Planet Detroit’s neighborhood reporters are local residents who cover health, environment and climate issues in their neighborhoods. The Lab is made possible with the generous support of the Kresge Foundation.

Skyler Leslie’s bond with the Detroit River is more than geographical. It’s ancestral. With her parents and grandparents calling Southgate home, her work is rooted in a family history tied to the river’s shores.

The 28-mile international waterway separates the United States and Canada, but connects communities on either side.

“This river means nothing without the community and the people that it interacts with and supports it,” Leslie said.

Leslie holds a master’s degree in environmental justice, sustainability, and development and a museum studies certificate from the University of Michigan. As a participant in the Detroit River Story Lab, a U-M initiative that connects communities to the river through research, education, and engagement, and as a board member of the Friends of the Detroit River, Leslie helped revise the interpretive signage at Historic Fort Wayne.

The project peels back the layers of the riverbank, guiding visitors from the quiet dignity of ancient Indigenous burial mounds to the frantic midnight crossings of freedom seekers scanning the dark water for the Ontario shore.

Leslie’s upbringing shaped both her personal life and her professional path as a storyteller and advocate for the river.

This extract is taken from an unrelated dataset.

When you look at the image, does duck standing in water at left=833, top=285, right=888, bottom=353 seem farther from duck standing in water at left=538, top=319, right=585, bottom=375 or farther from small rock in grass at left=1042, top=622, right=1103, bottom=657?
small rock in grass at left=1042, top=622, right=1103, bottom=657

She views it as a living archive of the region’s history, culture, and survival.

Her mission is to ensure that the stories of those who built their lives along these banks, including her own family, are never washed away by time.

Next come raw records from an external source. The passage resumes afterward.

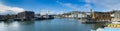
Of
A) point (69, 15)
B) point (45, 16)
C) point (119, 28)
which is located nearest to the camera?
point (119, 28)

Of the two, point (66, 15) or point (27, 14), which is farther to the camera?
point (66, 15)

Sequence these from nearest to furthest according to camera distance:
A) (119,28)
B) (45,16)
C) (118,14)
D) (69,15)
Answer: (119,28), (118,14), (45,16), (69,15)

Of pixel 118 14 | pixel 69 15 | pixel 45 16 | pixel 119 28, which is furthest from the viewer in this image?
pixel 69 15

Why so much passion and love for the Detroit River?

I grew up here. It’s home. It’s allowed me to do work in other river border communities and really connect. It’s one of the most important ecosystems in the world, and we just don’t appreciate it in the way that we should.

How can people appreciate the Detroit River?

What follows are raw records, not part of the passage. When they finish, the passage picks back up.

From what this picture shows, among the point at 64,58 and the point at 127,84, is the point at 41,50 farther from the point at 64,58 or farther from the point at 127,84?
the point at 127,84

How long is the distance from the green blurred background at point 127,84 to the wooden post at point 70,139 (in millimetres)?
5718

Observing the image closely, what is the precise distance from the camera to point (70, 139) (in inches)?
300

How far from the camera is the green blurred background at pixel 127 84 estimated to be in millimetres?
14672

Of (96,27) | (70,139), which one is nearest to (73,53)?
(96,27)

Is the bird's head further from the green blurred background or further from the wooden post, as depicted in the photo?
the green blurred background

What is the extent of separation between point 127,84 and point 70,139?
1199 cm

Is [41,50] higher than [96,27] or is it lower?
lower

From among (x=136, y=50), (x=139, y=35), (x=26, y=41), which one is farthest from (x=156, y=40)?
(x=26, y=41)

It’s interacting with it. Whether that’s going for a walk, visiting Belle Isle, or dipping your toe in so you feel a little more connected.

The river holds a vibrant, complex history that deserves recognition and is part of Detroit’s lifeline. It is what flows through all of us, keeping us alive and here.

Can you shed light on the Detroit River’s role in shaping the area’s history and culture?

I think that there’s something really powerful in thinking about the fact that this river has been seen for thousands of years. It has seen Indigenous villages, burial mounds, ceremonies, and gatherings. It has helped people gain freedom from slavery.

Detroit, the “doorway to freedom,” was an important, and for many, final stop along the Underground Railroad before escaped enslaved people reached freedom in Canada, where slavery was abolished in 1834.

It has also split up communities by creating this international border in the middle of what’s just a flowing waterway.

The opening of the Gordie Howe International Bridge in 2026 will bring long-awaited relief to trade and transportation, easing bottlenecks from the privately owned Ambassador Bridge. But construction, which began in 2018, has disrupted neighborhoods and harmed health.

So if we think of the river as a storyteller in its own right, we just have to sit down and listen to and read it.

How would you describe the Detroit River to someone who has never known it?

The river means something different to everybody. But it can have this universal feeling of home and a place, while also acknowledging that, for some communities, water is traumatic, and for others, it is a part of their lifeblood.